Os centros de saúde têm categorias que nunca mais acabam, que começam em unidades de saúde familiar que, de familiar terão só o nome, porque médicos de família, nem vê-los.
Depois temos os hospitais públicos onde, sem dúvida, se tivermos um problema grave ainda nos salvam a vida, mas nos quais há milhares de utentes à espera diariamente, que contam histórias de desumanidade, que parecem saídas de um filme de Stanley Kubrick.
Se no meio deste retrato, a saúde e o ensino público funcionassem, as múltiplas mudanças a que nos sujeitaram teriam sido o menor dos nossos males.
O problema é que, em Portugal, não faltam apenas bons professores nem obstetras no hospital de Setúbal.
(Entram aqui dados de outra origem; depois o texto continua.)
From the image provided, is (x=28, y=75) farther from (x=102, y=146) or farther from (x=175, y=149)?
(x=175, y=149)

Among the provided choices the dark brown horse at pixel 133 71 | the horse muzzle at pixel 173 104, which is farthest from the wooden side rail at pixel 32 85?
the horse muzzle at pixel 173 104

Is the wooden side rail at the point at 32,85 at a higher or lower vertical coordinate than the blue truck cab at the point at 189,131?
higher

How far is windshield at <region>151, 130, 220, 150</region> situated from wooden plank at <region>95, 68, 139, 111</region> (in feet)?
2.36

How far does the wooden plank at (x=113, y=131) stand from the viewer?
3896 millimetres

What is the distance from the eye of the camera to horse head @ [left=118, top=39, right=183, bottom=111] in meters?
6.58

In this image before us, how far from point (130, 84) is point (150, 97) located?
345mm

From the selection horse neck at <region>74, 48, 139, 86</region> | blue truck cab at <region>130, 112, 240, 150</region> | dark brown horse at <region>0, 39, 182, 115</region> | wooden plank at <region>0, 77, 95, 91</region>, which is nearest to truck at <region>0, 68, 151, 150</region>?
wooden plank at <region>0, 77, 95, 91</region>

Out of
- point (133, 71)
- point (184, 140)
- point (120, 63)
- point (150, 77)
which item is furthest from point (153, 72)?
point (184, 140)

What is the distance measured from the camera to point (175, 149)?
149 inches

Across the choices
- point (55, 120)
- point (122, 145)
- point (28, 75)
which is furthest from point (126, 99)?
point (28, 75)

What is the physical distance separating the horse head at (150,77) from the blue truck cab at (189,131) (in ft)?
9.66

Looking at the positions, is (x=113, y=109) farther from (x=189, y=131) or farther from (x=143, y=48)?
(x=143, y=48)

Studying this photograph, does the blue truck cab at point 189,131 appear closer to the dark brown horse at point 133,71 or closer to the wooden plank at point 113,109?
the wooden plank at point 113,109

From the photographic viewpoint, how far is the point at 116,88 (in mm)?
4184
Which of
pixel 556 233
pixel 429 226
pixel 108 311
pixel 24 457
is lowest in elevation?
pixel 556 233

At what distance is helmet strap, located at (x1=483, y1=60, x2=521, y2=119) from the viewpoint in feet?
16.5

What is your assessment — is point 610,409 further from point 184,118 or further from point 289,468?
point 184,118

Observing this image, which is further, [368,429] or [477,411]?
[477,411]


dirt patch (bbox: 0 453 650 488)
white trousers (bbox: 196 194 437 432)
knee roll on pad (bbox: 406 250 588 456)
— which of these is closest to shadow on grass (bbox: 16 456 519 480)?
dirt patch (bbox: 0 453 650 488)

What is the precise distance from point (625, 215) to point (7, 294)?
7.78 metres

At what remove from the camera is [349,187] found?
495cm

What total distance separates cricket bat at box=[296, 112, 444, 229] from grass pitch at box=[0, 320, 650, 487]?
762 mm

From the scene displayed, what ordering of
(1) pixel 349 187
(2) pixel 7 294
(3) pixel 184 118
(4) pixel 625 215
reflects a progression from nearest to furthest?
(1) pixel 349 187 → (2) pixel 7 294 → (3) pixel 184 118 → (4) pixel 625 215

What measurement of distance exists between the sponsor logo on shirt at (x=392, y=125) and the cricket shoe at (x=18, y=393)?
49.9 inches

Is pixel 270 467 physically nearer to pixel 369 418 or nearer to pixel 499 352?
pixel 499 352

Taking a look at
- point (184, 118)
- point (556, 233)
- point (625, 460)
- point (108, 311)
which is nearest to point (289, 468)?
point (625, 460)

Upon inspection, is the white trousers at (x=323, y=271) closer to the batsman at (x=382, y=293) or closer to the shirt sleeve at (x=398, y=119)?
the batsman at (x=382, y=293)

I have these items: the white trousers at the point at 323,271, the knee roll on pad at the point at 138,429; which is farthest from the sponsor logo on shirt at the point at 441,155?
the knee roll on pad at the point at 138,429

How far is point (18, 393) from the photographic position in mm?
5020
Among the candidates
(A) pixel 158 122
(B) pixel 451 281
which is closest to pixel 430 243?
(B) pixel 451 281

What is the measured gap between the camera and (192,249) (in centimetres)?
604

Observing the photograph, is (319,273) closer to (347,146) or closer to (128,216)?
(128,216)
Para aqueles que ainda vão tendo memória, o hospital de Setúbal – que vai fechar a obstetrícia durante 21 dias este verão – foi o mesmo onde ainda, em outubro do ano passado, se demitiram 87 diretores de serviço por falta de condições para trabalhar. Pouco depois, demitiram-se os 10 chefes da equipa de urgências de cirurgia do Hospital de Santa Maria. No fim do ano, vi de perto o drama de portugueses que foram cegando, no Hospital da Guarda, sem saberem que nunca tinham sido colocados numa lista de espera para uma cirurgia urgente.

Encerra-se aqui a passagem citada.